On Tuesday, Supersport released a report on the now-infamous Ashwin Willemse walkout and racism accusations at the television studios. In May, Willemse walked off the set of the station accusing Nick Mallett and Naas Botha of patronising him. The independent review found that the conduct of Mallett and Botha “does not manifest naked racism”. However, the major focus seems to have shifted to why Willemse did not take part in the review. The review was conducted by advocate Vincent Maleka with the assistance of Wits University’s Professor Adam Habib.
On Wednesday, Radio 702’s Joanne Joseph interviewed Willemse’s lawyer Nqobizitha Mlilo about Willemse reportedly taking Supersport to the Equality Court. Mlilo confirmed that they would be pursuing that route if planned talks with Supersport break down.
Joseph grilled Mlilo around why Willemse did not take part in the Supersport review with Mlilo repeatedly saying that the former Springbok player did not take part because he viewed the process as being flawed as well there not being a legal precedent for the review. Mlilo says the problem with the process arose because Supersport had released a statement before the review has even commenced saying that racism had not been involved. There was also no clear outline around what the legality of the review was.
During the interview, Mlilo questioned the fact the report only looked at the on-air incident, saying it was just the straw that broke the camel’s back. Mlilo said Willemse had faced many incidents which he reported and yet Supersport did not take any action about those.
Joseph then asked Mlilo: “Do you not think he could have used this as an opportunity to go on the record and speak for the cause if he felt that aggrieved about it? And has he not let black people down in general by not doing that?”
Mlilo replied to her saying that no one can prescribe how Willemse should have responded to what happened when he felt patronised and that it was a personal matter.
And therein lies the main problem with this whole issue which has been prevalent from the beginning. Joseph’s questions form part of a large group of people who questioned Willemse’s actions asking why he didn’t take a stand and speak out sooner or did not speak out now about what was happening at Supersport. There are many problems with that kind of thinking but there are several main issues which can be picked out. Firstly, by shifting the narrative from the actual racism to the person who has experienced the racism completely absolves racists of the behaviour. The entire conversation in the country is now around Willemse and yet Mallett and Botha have been forgotten. There have been no questions asked about what they did in the situation and what they have reportedly been doing throughout all their interactions with Willemse. There have been no interrogations about their behaviour and what they did.
Yet, Willemse is being questioned and judged for how he acted.
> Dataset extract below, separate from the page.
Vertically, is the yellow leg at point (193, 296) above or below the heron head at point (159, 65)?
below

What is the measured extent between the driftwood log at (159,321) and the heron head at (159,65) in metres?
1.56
And therein lies the second problem: when black people and people of colour are subjected to racism, there is an expectation that they should react in a certain way. And supposedly Willemse did not react in the appropriate manner. Black people and people of colour are expected to just suck it up, smile and turn the cheek. However, if you react like Willemse, then that’s not the correct way and you will be judged for that behaviour. Joseph’s comments about how Willemse should have spoken up for the “cause” is so disingenuous. Racists are always granted the right to be judged on their own actions and yet those who are victims of racism are expected to be spokespeople of all people who have experienced racism.
Willemse has not “let down” black people. He reacted to a situation where he had had enough of being treated in a certain way. Most black people and people of colour have experienced racism in some form of the other whether it is subtle or overt. No one, not even a fellow person of colour can dictate to a victim of racism how they should and that includes Joanne Joseph.